● **Source**:
Combinatorial searching of Huffman trees

Question 1

I need to search some data encoded by a Huffman tree, but not by simply walking the tree: I need test combinations of the data for a property and continue searching based on whether the test is positive or not. To this end, I've also returned the intermediate steps of the Huffman algorithm>

Here is the code I use to generate the extended tree:

import heapq
def encode(symbfreq):
 tree = [[wt, [sym, ""]] for sym, wt in symbfreq]
 heapq.heapify(tree)
 while len(tree)>1:
 lo, hi = sorted([heapq.heappop(tree), heapq.heappop(tree)], key=len)
 for pair in lo[1:]:
 pair[1] = '0' + pair[1]
 for pair in hi[1:]:
 pair[1] = '1' + pair[1]
 heapq.heappush(tree, [lo[0] + hi[0]] + lo[1:] + hi[1:])
 return sorted(heapq.heappop(tree)[1:], key=lambda p: (len(p[-1]), p))
def next_power_of_two(n):
 return int(2**( ceil(log(n,2))))
def full_encode(tree):
 huffman_tree = encode(tree)

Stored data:
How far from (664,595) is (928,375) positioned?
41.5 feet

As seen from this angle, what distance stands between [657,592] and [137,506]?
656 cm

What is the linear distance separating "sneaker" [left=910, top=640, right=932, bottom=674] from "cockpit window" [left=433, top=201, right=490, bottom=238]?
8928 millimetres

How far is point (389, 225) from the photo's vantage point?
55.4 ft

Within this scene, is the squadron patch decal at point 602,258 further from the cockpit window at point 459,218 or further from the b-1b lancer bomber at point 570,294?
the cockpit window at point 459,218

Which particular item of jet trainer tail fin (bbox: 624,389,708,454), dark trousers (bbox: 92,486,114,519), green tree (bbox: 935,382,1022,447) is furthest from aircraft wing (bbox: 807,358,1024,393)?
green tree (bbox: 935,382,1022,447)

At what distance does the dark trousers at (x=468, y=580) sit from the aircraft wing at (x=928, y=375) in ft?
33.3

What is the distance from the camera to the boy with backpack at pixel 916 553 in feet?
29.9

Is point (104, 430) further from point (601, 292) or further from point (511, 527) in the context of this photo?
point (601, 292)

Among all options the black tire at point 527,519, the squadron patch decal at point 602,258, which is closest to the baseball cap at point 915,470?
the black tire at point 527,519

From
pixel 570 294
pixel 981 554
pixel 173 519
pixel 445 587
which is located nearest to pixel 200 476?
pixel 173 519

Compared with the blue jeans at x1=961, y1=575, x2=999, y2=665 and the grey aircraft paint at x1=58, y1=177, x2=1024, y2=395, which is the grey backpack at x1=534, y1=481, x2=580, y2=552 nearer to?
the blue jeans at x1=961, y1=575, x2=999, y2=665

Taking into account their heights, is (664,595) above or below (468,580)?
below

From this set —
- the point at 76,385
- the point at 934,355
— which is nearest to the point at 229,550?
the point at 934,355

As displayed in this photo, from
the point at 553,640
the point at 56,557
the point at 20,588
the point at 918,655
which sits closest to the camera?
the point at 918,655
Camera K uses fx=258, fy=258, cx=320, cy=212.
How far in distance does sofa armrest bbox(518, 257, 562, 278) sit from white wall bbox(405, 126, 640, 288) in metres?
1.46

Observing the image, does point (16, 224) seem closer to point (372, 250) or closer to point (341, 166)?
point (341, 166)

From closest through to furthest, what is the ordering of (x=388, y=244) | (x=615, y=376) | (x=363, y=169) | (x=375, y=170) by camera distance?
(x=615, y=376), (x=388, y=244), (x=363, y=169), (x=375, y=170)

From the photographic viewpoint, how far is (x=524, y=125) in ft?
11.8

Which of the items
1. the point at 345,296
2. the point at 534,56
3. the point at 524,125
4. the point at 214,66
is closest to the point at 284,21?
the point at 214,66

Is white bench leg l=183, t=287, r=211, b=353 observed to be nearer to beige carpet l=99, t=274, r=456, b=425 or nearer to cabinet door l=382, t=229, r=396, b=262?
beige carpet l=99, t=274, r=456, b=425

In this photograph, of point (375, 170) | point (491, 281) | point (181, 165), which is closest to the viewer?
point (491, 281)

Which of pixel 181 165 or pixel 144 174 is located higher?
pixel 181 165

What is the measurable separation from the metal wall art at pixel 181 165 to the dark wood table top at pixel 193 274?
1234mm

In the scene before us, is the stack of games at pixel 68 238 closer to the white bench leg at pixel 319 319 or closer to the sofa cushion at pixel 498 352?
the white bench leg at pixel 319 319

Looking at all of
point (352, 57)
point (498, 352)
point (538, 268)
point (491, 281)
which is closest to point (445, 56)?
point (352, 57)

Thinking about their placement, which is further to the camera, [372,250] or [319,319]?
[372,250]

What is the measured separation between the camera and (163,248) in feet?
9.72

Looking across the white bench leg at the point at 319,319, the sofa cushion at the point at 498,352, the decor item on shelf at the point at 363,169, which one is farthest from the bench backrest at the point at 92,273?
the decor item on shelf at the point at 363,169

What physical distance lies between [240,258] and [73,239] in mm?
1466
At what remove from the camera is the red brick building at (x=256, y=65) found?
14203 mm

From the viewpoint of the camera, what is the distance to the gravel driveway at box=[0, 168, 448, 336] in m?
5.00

● **Written instruction**:
Repeat, word for word, the stretch of the Huffman tree question from "import heapq" through "p: (len(p[-1]), p))".

● **Correct output**:
import heapq
def encode(symbfreq):
 tree = [[wt, [sym, ""]] for sym, wt in symbfreq]
 heapq.heapify(tree)
 while len(tree)>1:
 lo, hi = sorted([heapq.heappop(tree), heapq.heappop(tree)], key=len)
 for pair in lo[1:]:
 pair[1] = '0' + pair[1]
 for pair in hi[1:]:
 pair[1] = '1' + pair[1]
 heapq.heappush(tree, [lo[0] + hi[0]] + lo[1:] + hi[1:])
 return sorted(heapq.heappop(tree)[1:], key=lambda p: (len(p[-1]), p))